Hakikat kejujuran dalam hal ini adalah hak yang telah tertetapkan, dan terhubung kepada Tuhan. Ia akan sampai kepada-Nya, sehingga balasannya akan didapatkan di dunia dan akhirat. Tuhan telah menjelaskan tentang orang-orang yang berbuat kebajikan, dan memuji mereka atas apa yang telah diperbuat, baik berupa keimanan, sedekah ataupun kesabaran. Bahwa mereka itu adalah orang-orang jujur dan benar. Dan pada hakekatnya jujur atau kejujuran dilandasi oleh kesadaran moral yang tinggi, kesadaran pengakuan akan adanya sama hak dan kewajiban, serta rasa takut terhadap kesalahan atau dosa.

E.     KECURANGAN
Kecurangan atau curang identik dengan ketidak jujuran atau tidak jujur, dan sama pula dengan licik, meskipun tidak serupa benar. Sudah tentu kecurangan sebagai lawan jujur.
Curang atau kecurangan artinya apa yang diinginkan tidak sesuai dengan hati nuraninya. Atau orang itu memang dari hatinya sudah berniat curang dengan maksud memperoleh keuntungan tanpa bertenaga dan usaha. Kecurangan menyebabkan manusia menjadi serakah, tamak, ingin menimbun kekayaan yang berlebihan dengan tujuan agar dianggap sebagai orang yang paling hebat, paling kaya dan senang bila masyarakat sekelilingnya hidup menderita.

:: Isi Data ::

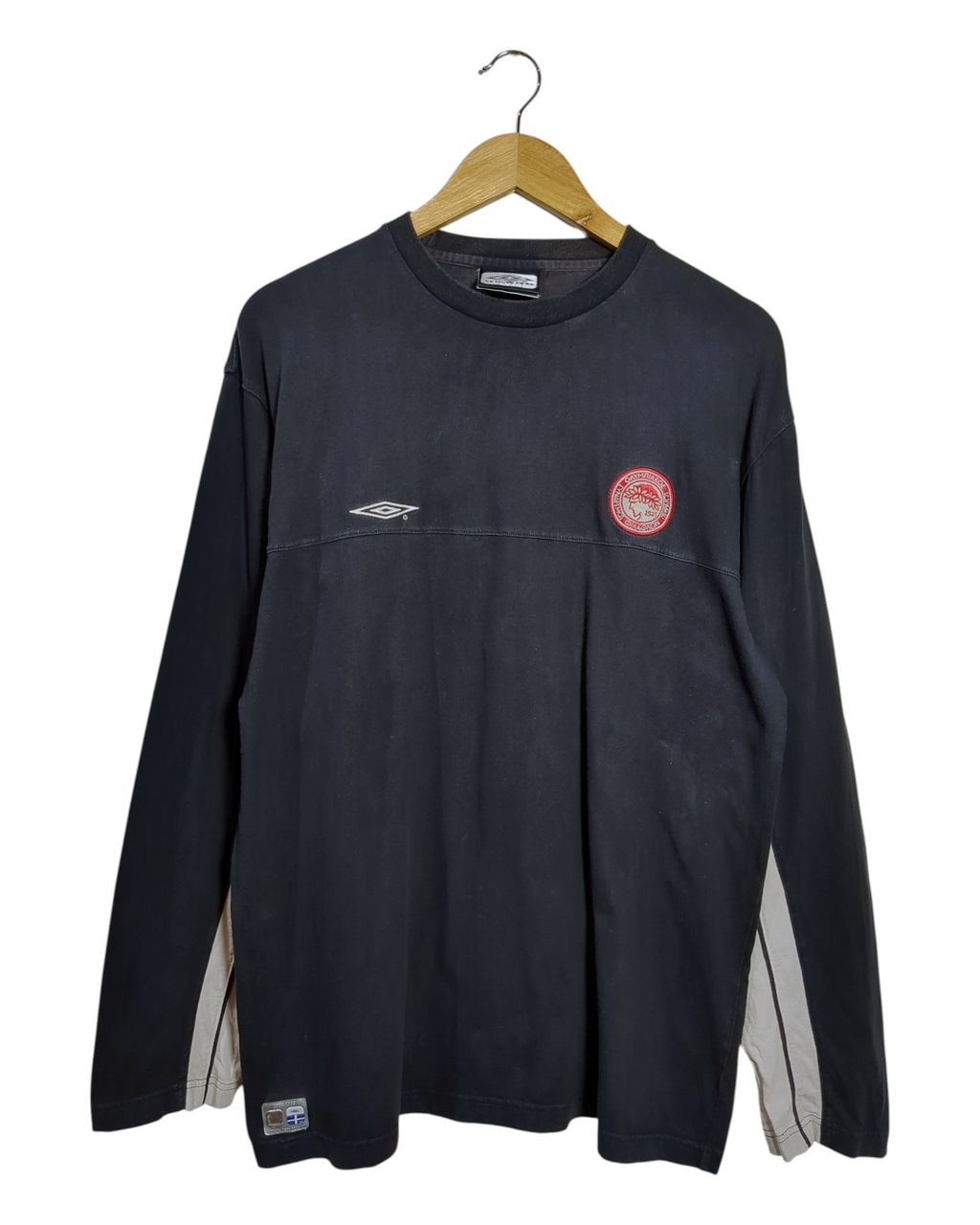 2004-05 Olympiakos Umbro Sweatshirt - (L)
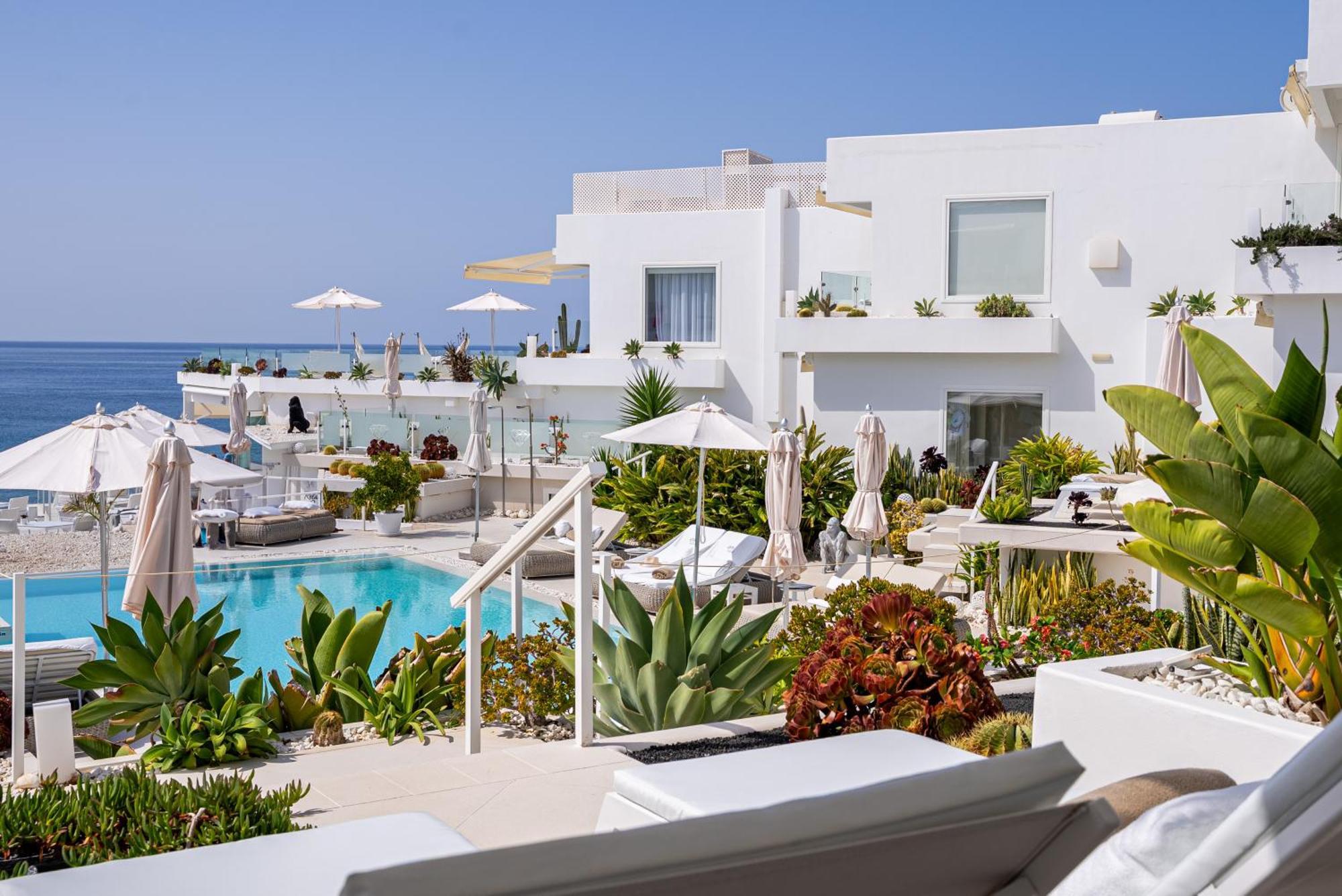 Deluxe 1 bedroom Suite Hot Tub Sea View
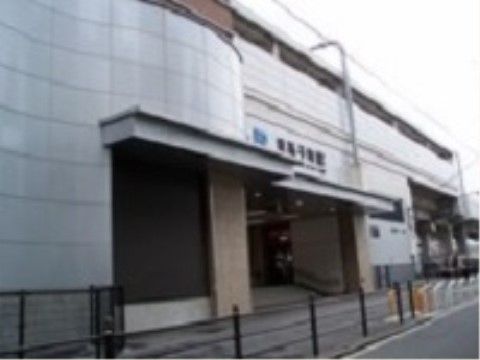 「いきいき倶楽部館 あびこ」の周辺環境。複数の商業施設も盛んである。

:: Kegiatan ::
- A) Menurut teks sumber, apa saja yang melandasi kejujuran pada hakikatnya?
- B) Tulis ulang tanpa perubahan bagian teks sumber mulai dari "Hakikat kejujuran dalam" sampai dengan "sebagai lawan jujur.".

:: Jawaban Bernomor ::
- A) Kesadaran moral yang tinggi, kesadaran pengakuan akan adanya sama hak dan kewajiban, serta rasa takut terhadap kesalahan atau dosa.

- B)
Hakikat kejujuran dalam hal ini adalah hak yang telah tertetapkan, dan terhubung kepada Tuhan. Ia akan sampai kepada-Nya, sehingga balasannya akan didapatkan di dunia dan akhirat. Tuhan telah menjelaskan tentang orang-orang yang berbuat kebajikan, dan memuji mereka atas apa yang telah diperbuat, baik berupa keimanan, sedekah ataupun kesabaran. Bahwa mereka itu adalah orang-orang jujur dan benar. Dan pada hakekatnya jujur atau kejujuran dilandasi oleh kesadaran moral yang tinggi, kesadaran pengakuan akan adanya sama hak dan kewajiban, serta rasa takut terhadap kesalahan atau dosa.

E.     KECURANGAN
Kecurangan atau curang identik dengan ketidak jujuran atau tidak jujur, dan sama pula dengan licik, meskipun tidak serupa benar. Sudah tentu kecurangan sebagai lawan jujur.